When I went to Nili, it was a newly-created city combining four old villages, and I was the first official mayor. The mayor before me was unofficially appointed by the governor of the province. This man was very corrupt and sold over 2,000 land parcels without documentation and provided no public services to the people. He often sold one land parcel several times to several people without documentation or actually giving out the land. Unfortunately, he took all the money and fled. When I arrived in Nili, I didn’t have an office to work in, I didn’t have a budget, and I didn’t have any staff. The previous unofficial mayor also left a bad reputation for the mayoral position. The people were very angry because they had lost their money and were not welcoming to me. I was also a woman. People did not trust that a woman could be a successful mayor. People always tend to trust things they can physically see clearly. They saw that I didn’t have an office, budget, or staff. How could I work? All these things came together and tried to break me down and it was a difficult situation. I thought I had to start and do something…But my salary was not even paid to me at the time because I did not have a budget. So I rented a house as an office with my own money.

What were some of your first moves as mayor?
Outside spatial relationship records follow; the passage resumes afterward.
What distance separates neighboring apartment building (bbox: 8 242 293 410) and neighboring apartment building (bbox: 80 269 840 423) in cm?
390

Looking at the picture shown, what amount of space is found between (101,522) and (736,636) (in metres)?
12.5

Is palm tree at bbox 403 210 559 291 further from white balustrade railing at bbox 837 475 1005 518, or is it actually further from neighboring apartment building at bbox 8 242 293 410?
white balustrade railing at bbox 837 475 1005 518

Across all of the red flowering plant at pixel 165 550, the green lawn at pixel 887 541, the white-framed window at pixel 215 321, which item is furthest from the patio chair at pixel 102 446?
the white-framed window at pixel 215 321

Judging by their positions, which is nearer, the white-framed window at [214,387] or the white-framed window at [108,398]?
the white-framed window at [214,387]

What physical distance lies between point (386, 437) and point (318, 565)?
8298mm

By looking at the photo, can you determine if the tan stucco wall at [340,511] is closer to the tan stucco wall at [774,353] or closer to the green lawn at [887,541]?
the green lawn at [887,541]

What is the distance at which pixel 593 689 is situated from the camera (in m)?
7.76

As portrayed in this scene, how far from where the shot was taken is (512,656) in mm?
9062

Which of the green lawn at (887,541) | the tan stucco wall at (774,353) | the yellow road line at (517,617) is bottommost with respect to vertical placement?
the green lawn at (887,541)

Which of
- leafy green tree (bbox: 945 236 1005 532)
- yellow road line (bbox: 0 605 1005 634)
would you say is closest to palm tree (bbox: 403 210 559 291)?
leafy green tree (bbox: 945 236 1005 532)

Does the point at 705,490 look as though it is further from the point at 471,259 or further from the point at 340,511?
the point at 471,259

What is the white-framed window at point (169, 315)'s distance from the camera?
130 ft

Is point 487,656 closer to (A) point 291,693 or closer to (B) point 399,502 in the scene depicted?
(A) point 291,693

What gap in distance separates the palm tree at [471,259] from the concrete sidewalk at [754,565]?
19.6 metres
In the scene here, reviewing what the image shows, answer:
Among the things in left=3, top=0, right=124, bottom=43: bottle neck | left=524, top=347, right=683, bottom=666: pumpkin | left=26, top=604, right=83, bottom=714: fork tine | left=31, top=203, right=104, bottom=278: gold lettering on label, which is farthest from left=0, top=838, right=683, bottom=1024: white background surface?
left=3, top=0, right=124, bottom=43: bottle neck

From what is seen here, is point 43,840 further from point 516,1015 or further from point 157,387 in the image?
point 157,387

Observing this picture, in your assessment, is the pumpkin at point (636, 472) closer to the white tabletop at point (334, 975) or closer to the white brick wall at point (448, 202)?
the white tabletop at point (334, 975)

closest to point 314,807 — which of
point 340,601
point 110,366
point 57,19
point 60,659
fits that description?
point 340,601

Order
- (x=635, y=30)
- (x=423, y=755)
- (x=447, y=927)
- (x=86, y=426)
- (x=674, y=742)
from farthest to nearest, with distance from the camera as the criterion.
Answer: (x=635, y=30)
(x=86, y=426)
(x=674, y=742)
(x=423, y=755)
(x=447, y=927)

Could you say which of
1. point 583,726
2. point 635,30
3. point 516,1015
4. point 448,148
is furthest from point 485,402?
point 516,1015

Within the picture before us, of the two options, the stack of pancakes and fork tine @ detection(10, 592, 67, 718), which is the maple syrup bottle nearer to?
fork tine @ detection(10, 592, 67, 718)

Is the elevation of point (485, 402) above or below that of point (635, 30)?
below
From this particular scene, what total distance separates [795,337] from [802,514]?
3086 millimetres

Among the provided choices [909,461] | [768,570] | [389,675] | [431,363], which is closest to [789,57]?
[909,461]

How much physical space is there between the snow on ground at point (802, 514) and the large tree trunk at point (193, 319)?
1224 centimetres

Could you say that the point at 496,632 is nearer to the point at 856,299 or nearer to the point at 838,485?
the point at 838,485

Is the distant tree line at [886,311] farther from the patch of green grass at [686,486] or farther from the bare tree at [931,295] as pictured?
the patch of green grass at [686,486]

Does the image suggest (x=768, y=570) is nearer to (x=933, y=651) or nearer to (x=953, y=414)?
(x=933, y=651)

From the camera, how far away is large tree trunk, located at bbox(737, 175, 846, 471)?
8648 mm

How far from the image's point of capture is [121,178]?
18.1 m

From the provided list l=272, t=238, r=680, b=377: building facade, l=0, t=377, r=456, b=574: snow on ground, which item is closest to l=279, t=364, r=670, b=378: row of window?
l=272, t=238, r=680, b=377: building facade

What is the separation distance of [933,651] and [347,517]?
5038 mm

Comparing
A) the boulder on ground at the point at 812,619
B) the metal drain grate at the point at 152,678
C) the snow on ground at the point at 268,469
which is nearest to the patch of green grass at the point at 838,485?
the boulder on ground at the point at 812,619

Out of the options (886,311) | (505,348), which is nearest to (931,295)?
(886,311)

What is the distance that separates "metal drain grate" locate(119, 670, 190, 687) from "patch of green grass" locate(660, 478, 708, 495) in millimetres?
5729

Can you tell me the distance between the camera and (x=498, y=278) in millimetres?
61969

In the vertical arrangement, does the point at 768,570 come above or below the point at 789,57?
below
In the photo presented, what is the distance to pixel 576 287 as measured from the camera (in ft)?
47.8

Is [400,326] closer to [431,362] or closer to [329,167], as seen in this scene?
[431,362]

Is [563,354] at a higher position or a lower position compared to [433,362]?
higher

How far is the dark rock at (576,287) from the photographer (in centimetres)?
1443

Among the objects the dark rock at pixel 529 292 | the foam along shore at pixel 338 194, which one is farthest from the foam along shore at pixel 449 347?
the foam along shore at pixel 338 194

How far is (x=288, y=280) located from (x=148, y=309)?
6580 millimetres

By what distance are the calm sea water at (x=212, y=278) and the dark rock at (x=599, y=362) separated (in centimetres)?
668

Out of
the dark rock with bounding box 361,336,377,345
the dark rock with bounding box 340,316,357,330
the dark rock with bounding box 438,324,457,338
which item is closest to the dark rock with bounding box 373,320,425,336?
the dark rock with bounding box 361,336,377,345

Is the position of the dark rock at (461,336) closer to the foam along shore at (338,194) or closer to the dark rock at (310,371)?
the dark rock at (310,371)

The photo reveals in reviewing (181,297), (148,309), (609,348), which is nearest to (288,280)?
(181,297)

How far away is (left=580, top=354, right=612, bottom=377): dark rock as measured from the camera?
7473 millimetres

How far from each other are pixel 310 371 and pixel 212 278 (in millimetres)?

According to municipal law in Afghanistan, the central government does not give the municipality any financial support. Each city is responsible for funding its own budget from revenues. At that time I didn’t even have one penny and, unfortunately, Nili was a new city lacking any revenue. I could not tell people that I did not have any money and therefore I could not work for them. I did not just come to be a placeholder mayor. No — I rented an office and found unpaid staff for six months. I told the staff, “Trust me, if you work hard and if you bring back trust to the community, we can raise revenues, and I can pay you. But first we need to provide the people services.” Our first services were garbage collection, street cleaning, and helping solve people’s individual problems.

What accomplishments are you most proud of during your time as mayor?

When I started my work as mayor of Nili, the city was a large, underdeveloped village. I had no office, no staff, and no budget. It was very challenging, but I was motivated to work hard to develop and improve conditions. I focused on improving infrastructure, public awareness, urban cultural awareness, and women’s rights. To begin accomplishing all this, I trained and established ten municipal school committees to help inform and educate the people of Nili about their rights and responsibilities as citizens. As a female, I worked to make women aware of their rights. I established the foundation for a more developed Nili by creating city development plans, planning and building an aircraft runway, distributing land for citizens to build homes to city codes and specifications, paving roads inside the city, building a public park, constructing a bus terminal and a new city business and marketplace, and developing numerous other projects.

What are the most critical needs for women in Afghanistan today?

More opportunities have come to women in Afghanistan since the fall of the Taliban in 2001, but many problems remain that need our attention. These include the fact that a huge number of girls still cannot go to school, domestic violence against women is very high, and that forced marriages and child marriages remain common. Access to health care is grossly inadequate, and for many women in Afghanistan, justice remains an unrealized dream. Afghanistan needs international support to provide all of its children with education that will, in time, bolster the nation’s economy, promote business development and management skills, and develop sound leadership principles. We have much work ahead of us, but I’m confident it can be accomplished.

You’ve already accomplished so much  what are your personal ambitions for the future? 

Humanity and philanthropy are very important to me. I will continue striving for humanity, now and in the future, to inspire others to make the world more peaceful and just.